PROBLEM STATEMENT: Your copy should match the entries below exactly, apart from the images.
----------
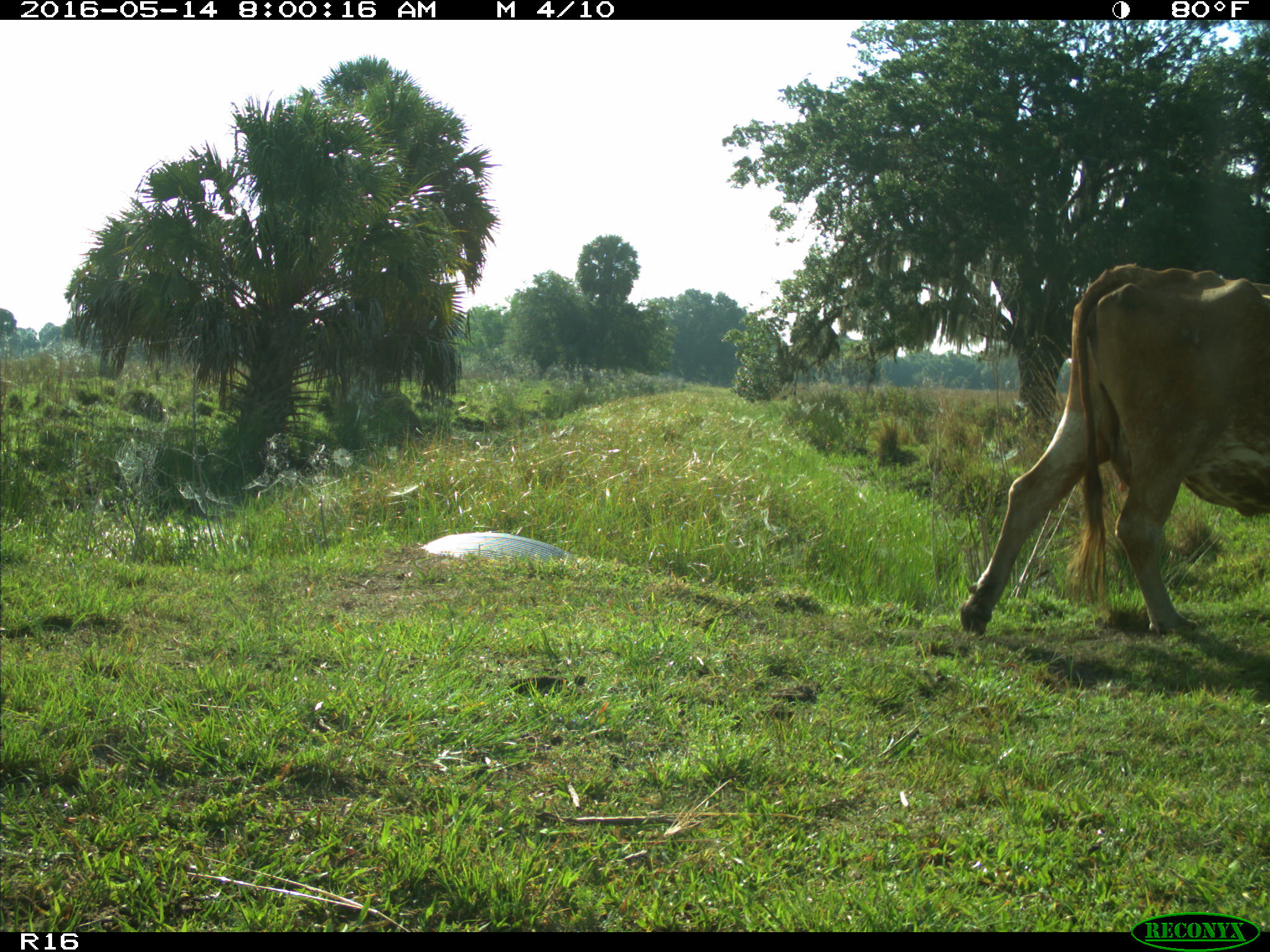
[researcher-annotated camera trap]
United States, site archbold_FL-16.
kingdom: Animalia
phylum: Chordata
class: Mammalia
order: Artiodactyla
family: Bovidae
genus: Bos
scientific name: Bos taurus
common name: domestic cow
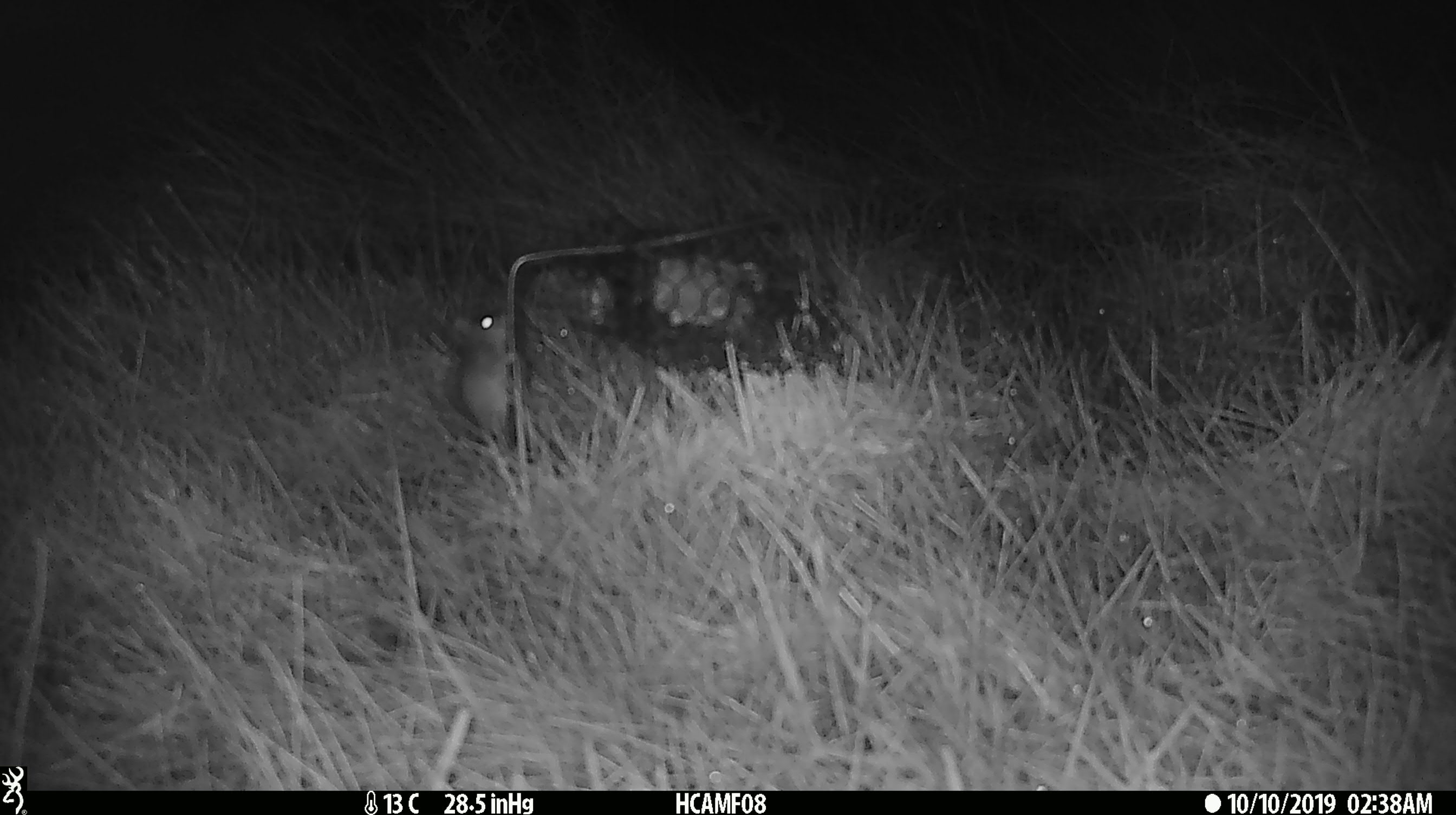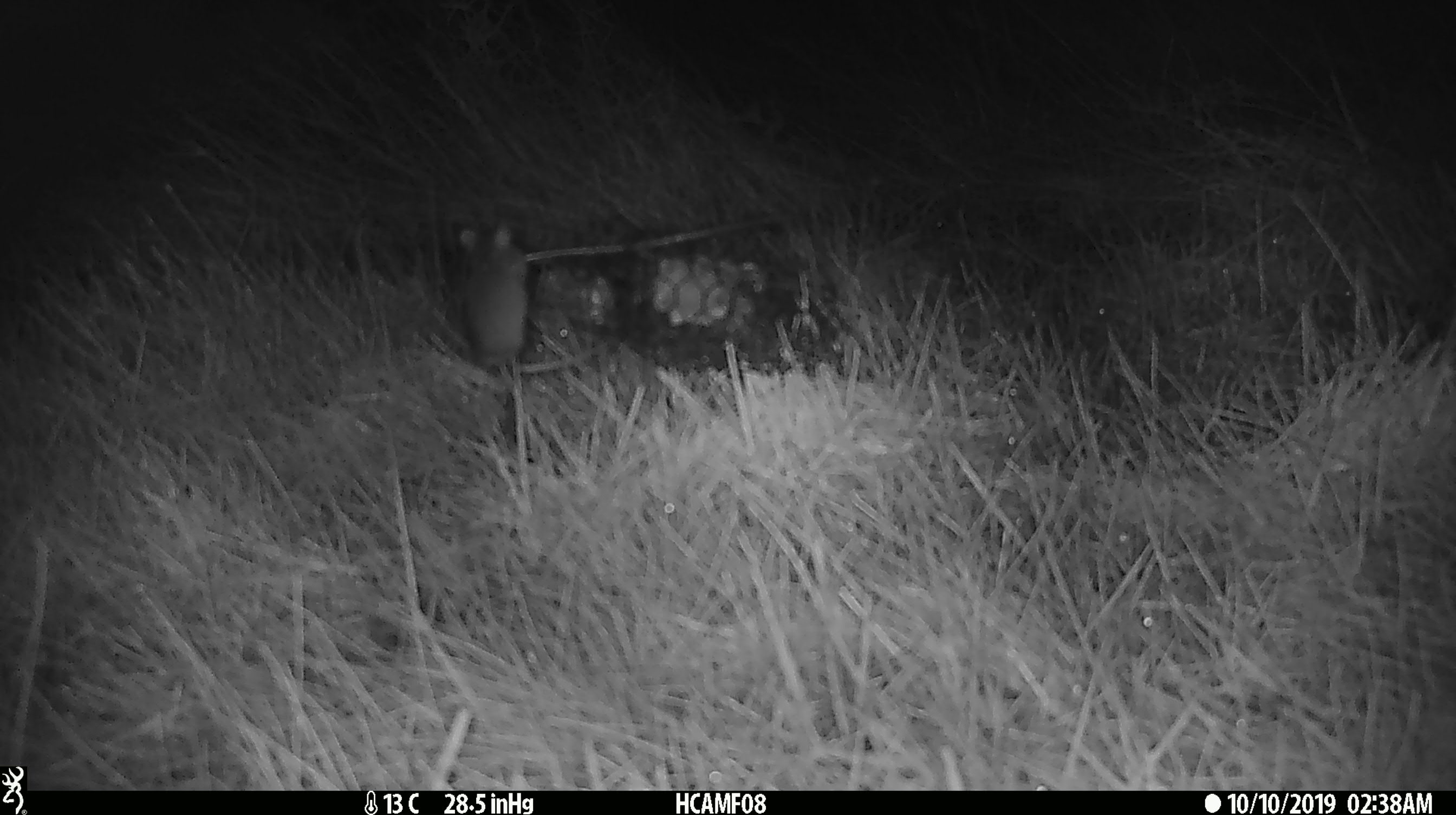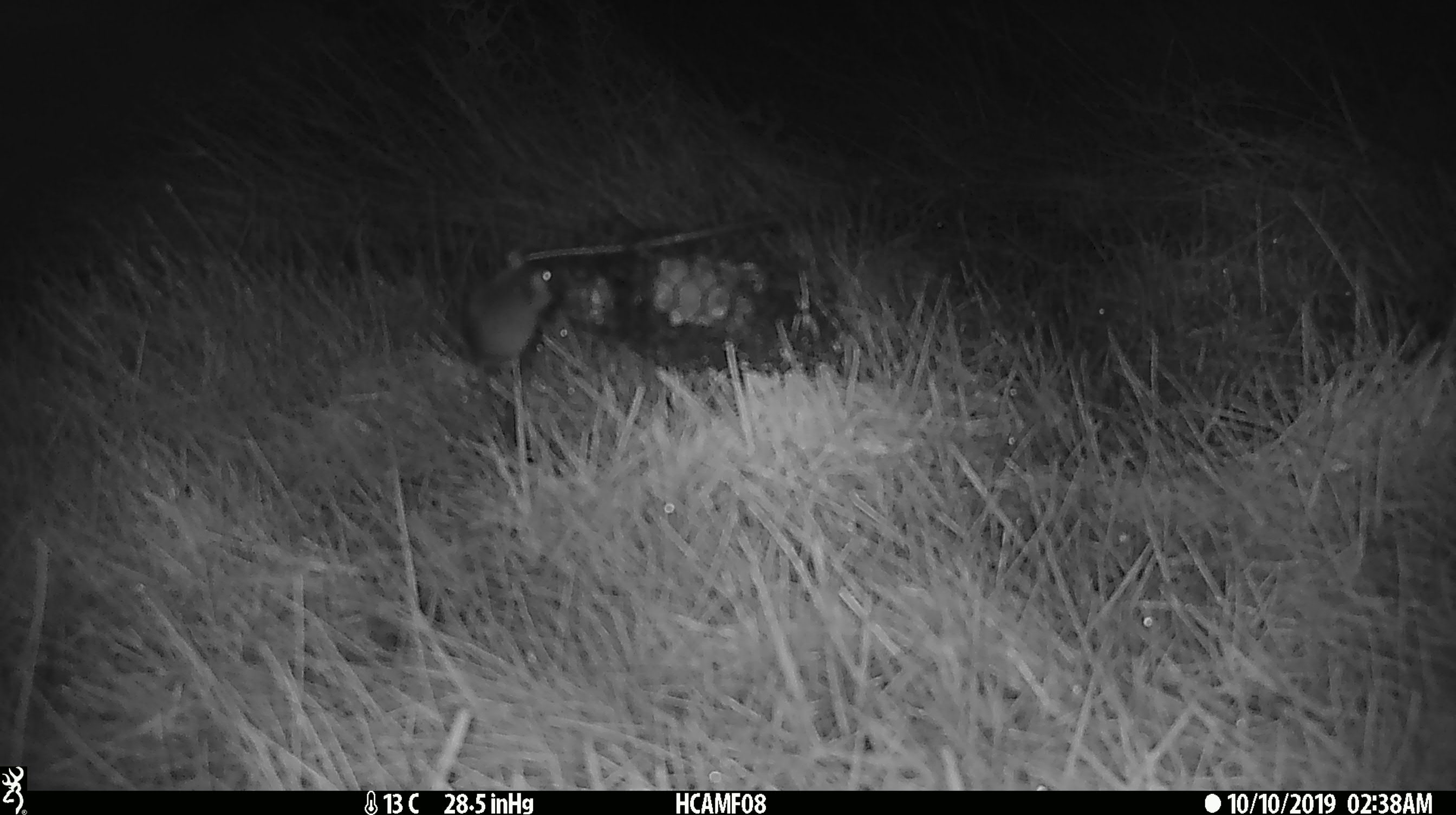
----------
SOLUTION TO THIS EXERCISE:
[researcher-annotated camera trap]
United States, site archbold_FL-16.
kingdom: Animalia
phylum: Chordata
class: Mammalia
order: Artiodactyla
family: Bovidae
genus: Bos
scientific name: Bos taurus
common name: domestic cow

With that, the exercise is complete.